> Text excerpt:
The content in the text mining platform will at least include all of JSTOR and the content from those Portico publishers who choose to participate (currently, 30 publishers including John Wiley & Sons, Inc., Project Muse, Thieme Publishing Group, and Hindawi).  In addition, we are in discussions with third party content providers about participating with content and the service will include the ability for researchers to upload their own content for analysis.

The JSTOR & Portico text mining service will provide both free tools and tools accessible exclusively for  institutional participants.  

We are working with a set of ten reference institutions from late 2019 and through 2020 to identify and build all of the necessary features, with an aim to release the service in 2021.

More information, including access to the prototype, may be found at: https://tdm-pilot.org.

Any questions, discussion items, or requests for a demonstration may be sent to Amy Kirchhoff, Text and Data Mining Business Manager (amy.kirchhoff@ithaka.org).



# Why learn text mining?
<a id="why-learn"></a>

You may have heard buzz on campus about text analysis, artificial intelligence, or big data. But if you’re a humanities scholar, librarian, or someone who has never used data in their research, it is not obvious why text analysis matters. Many disciplines have eschewed text analysis for decades (and we all know a few faculty members likely to continue for decades more), but there is no doubt that interest in the field is growing. Why should you learn text mining when you could be writing your next article?

For researchers, the primary advantage that text and data mining offer is an ability to consider knowledge at non-human scales (both very big and very small). Text analysis can enable us to consider a million books across a thousand-dimensional space, revealing aspects of our records that are not obvious to human readers whether those aspects are imperceptibly small, diffused across centuries, or simply within records never read. What does that mean in practice though? The short answer is more evidence (and more kinds of evidence) for interrogating humanities problems. In ["Searching for the Victorians"](http://dancohen.org/2010/10/04/searching-for-the-victorians/) (2010), Dan Cohen asks, 'how much evidence is enough?': 

>Many humanities scholars have been satisfied, perhaps unconsciously, with the use of a limited number of cases or examples to prove a thesis. Shouldn’t we ask, like the Victorians, what can we do to be most certain about a theory or interpretation? If we use intuition based on close reading, for instance, is that enough?
>
>Should we be worrying that our scholarship might be anecdotally correct but comprehensively wrong? Is 1 or 10 or 100 or 1000 books an adequate sample to know the Victorians? What we might do with all of Victorian literature—not a sample, or a few canonical texts, as in Houghton’s work, but all of it.

To operate as a researcher in the 21st century is to be confronted with the challenges and opportunities of data—at once both being overwhelmed by too much and yet not nearly enough of *the right kind*. As Miriam Posner has pointed out, "...even if they don’t call their sources data, traditional humanists do have pretty pressing data-management needs" (["Humanities Data: A Necessary Contradiction"](https://miriamposner.com/blog/humanities-data-a-necessary-contradiction/) 2015). Tom Scheinfeldt suggests that data concerns are becoming the primary concern of the humanities:

>The new technology of the Internet has shifted the work of a rapidly growing number of scholars away from thinking big thoughts to forging new tools, methods, materials, techniques, and modes or work that will enable us to harness the still unwieldy, but obviously game-changing, information technologies now sitting on our desktops and in our pockets. These concerns touch all scholars. ["Sunset for Ideology, Sunrise for Methodology"](http://dancohen.org/2010/10/04/searching-for-the-victorians/) (2008)

> List of tasks:
1. Answer these questions about the text-mining excerpt:
(a) How many Portico publishers currently participate in the text mining platform?
(b) In what year does the service aim to be released?
(c) Who can be contacted to request a demonstration?
2. Copy out the listing word for word, beginning at the line that contains "Of the presented items" and continuing through the final line of the listing.
The text-mining excerpt and the listing that follows it are unrelated.

> Dataset records:
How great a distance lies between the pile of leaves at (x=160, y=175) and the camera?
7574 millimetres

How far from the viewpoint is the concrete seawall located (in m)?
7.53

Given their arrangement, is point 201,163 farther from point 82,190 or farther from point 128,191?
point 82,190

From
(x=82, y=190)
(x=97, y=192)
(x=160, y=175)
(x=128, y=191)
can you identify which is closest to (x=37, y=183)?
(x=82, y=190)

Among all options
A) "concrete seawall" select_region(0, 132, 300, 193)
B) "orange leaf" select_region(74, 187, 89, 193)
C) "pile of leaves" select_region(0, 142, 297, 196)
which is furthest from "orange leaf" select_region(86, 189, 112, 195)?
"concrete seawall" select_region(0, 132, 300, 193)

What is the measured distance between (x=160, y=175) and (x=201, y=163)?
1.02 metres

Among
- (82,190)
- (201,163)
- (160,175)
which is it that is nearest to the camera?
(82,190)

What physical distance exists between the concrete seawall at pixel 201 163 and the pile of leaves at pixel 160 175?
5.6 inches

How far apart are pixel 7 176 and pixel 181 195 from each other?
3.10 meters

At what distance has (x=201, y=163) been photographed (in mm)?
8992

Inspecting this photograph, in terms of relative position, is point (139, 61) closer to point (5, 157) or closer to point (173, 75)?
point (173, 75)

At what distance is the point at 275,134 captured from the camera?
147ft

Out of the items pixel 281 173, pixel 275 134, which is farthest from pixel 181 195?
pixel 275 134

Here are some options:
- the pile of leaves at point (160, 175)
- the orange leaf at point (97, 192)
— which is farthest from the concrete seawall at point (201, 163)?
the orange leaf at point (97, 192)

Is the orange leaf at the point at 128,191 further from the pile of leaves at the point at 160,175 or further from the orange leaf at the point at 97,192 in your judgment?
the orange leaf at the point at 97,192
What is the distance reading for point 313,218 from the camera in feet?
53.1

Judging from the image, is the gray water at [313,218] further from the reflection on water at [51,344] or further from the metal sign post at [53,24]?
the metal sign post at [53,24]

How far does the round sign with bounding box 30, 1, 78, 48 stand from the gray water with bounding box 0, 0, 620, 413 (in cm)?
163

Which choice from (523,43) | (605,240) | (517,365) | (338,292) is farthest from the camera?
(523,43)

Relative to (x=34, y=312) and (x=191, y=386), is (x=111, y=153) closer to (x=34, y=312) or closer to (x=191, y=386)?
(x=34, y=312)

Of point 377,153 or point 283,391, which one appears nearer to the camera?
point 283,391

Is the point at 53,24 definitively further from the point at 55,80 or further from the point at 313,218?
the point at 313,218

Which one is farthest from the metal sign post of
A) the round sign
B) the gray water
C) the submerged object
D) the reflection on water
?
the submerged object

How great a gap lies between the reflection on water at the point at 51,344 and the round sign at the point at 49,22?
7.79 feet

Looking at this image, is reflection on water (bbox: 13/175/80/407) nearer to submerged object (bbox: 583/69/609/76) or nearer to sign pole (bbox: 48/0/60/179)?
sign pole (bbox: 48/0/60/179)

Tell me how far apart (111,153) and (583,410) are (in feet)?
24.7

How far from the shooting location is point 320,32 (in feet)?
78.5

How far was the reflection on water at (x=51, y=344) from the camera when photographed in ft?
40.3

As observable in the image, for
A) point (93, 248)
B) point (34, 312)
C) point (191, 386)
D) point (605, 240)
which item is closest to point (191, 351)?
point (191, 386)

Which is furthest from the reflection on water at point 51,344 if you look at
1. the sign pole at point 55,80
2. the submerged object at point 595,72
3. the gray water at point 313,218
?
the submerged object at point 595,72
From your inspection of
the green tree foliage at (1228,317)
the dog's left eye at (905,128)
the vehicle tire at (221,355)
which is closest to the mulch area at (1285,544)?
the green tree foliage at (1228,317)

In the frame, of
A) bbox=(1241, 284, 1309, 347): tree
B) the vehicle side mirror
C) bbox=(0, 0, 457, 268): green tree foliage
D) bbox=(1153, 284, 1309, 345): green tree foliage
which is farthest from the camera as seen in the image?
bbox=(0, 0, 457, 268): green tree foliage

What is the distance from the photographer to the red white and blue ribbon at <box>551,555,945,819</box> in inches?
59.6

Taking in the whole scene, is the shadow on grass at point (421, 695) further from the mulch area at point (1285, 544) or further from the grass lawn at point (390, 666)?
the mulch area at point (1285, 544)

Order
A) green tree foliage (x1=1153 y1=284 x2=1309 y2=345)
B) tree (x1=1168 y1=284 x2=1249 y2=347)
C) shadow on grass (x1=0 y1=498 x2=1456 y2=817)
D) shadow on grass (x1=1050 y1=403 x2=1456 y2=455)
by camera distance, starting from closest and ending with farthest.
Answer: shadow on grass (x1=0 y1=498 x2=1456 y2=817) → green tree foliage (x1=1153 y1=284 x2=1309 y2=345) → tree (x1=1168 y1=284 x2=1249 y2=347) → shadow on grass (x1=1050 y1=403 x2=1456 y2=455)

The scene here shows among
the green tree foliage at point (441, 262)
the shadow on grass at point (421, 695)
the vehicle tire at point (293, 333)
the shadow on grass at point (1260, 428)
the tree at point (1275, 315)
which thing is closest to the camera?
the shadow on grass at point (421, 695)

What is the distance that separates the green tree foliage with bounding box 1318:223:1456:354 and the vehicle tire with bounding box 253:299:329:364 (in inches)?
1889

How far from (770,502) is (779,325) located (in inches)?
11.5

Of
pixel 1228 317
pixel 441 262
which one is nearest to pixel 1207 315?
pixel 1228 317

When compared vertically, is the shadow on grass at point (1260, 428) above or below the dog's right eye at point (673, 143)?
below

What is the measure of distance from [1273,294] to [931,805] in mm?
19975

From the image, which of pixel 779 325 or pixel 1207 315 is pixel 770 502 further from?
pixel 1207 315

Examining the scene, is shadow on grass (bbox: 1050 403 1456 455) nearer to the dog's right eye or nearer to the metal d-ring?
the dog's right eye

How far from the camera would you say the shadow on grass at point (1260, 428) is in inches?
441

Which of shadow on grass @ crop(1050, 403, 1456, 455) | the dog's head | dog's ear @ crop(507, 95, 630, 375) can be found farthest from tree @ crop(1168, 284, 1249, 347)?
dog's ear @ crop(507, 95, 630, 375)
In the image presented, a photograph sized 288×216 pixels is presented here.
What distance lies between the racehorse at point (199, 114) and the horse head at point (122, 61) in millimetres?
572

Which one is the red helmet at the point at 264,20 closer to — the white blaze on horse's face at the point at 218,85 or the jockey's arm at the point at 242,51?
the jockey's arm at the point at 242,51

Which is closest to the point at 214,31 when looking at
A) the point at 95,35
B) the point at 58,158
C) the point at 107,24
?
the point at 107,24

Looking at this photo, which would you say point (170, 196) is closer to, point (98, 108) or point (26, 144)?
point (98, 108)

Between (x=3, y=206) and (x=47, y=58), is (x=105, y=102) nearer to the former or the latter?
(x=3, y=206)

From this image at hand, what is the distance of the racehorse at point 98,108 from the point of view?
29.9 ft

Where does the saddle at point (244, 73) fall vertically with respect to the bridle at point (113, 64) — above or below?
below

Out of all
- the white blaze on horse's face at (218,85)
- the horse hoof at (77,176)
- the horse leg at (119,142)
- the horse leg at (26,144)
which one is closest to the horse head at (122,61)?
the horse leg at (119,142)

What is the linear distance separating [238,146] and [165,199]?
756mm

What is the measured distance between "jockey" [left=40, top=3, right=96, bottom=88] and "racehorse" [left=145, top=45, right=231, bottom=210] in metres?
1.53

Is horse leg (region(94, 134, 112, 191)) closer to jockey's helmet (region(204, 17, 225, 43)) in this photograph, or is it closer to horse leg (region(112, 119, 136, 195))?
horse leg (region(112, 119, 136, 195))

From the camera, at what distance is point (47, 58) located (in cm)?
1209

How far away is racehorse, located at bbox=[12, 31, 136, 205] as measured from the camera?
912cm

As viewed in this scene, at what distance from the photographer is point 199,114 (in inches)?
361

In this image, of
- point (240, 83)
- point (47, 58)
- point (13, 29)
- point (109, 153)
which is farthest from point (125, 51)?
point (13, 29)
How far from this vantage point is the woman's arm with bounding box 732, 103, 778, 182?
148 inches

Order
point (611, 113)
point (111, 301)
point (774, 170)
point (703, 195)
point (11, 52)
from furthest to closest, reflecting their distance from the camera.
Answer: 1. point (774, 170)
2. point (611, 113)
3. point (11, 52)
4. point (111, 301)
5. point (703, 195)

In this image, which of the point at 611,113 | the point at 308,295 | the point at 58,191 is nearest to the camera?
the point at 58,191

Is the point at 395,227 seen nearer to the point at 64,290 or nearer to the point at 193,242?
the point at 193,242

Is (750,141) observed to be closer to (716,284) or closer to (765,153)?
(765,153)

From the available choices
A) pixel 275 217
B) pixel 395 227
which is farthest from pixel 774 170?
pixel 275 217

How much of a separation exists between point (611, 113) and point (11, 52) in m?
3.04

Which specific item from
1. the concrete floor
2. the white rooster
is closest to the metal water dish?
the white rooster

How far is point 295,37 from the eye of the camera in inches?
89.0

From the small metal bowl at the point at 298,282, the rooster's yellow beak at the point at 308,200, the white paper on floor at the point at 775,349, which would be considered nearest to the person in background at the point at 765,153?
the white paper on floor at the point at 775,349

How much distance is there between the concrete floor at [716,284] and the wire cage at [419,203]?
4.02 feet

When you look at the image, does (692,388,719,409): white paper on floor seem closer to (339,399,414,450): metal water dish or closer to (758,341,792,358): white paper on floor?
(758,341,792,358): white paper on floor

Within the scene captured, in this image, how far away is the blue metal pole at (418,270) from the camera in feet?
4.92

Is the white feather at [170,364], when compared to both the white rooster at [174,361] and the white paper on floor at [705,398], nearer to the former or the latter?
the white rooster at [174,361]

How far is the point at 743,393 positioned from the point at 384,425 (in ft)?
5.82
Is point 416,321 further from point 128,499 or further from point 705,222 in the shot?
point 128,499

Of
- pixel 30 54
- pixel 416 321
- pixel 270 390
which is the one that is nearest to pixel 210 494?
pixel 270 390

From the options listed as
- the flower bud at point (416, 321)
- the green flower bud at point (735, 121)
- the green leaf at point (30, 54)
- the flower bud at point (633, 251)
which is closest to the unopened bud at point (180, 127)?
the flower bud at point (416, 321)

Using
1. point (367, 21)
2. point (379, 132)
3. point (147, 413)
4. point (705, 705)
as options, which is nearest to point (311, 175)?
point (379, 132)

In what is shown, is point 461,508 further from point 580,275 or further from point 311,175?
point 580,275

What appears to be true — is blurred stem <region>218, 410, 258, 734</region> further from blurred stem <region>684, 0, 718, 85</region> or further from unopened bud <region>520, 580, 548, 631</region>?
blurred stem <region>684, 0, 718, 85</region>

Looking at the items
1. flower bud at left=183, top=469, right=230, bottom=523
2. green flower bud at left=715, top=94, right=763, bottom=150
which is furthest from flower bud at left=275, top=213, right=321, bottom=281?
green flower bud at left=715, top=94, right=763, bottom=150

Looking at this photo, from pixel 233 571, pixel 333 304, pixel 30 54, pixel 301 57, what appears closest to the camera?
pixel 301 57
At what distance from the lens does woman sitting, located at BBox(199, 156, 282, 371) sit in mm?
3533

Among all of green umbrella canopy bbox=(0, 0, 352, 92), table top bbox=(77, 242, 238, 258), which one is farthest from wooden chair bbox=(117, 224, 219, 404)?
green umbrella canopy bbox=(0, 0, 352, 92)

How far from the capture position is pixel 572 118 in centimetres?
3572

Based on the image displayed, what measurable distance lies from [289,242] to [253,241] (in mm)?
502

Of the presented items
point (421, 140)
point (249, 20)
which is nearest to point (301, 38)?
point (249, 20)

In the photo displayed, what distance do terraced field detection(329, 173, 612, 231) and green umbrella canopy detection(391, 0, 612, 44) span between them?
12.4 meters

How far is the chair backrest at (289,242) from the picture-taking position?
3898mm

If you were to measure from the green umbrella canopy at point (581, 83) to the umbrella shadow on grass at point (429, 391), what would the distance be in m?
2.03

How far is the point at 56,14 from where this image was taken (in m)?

> Exercise solutions:
1.
(a) 30
(b) 2021
(c) Amy Kirchhoff, Text and Data Mining Business Manager

2.
Of the presented items
point (421, 140)
point (249, 20)
which is nearest to point (301, 38)?
point (249, 20)

In the photo displayed, what distance do terraced field detection(329, 173, 612, 231) and green umbrella canopy detection(391, 0, 612, 44) span between them?
12.4 meters

How far is the chair backrest at (289,242) from the picture-taking position?
3898mm

If you were to measure from the green umbrella canopy at point (581, 83) to the umbrella shadow on grass at point (429, 391), what would the distance be in m?
2.03

How far is the point at 56,14 from where this image was taken (in m)?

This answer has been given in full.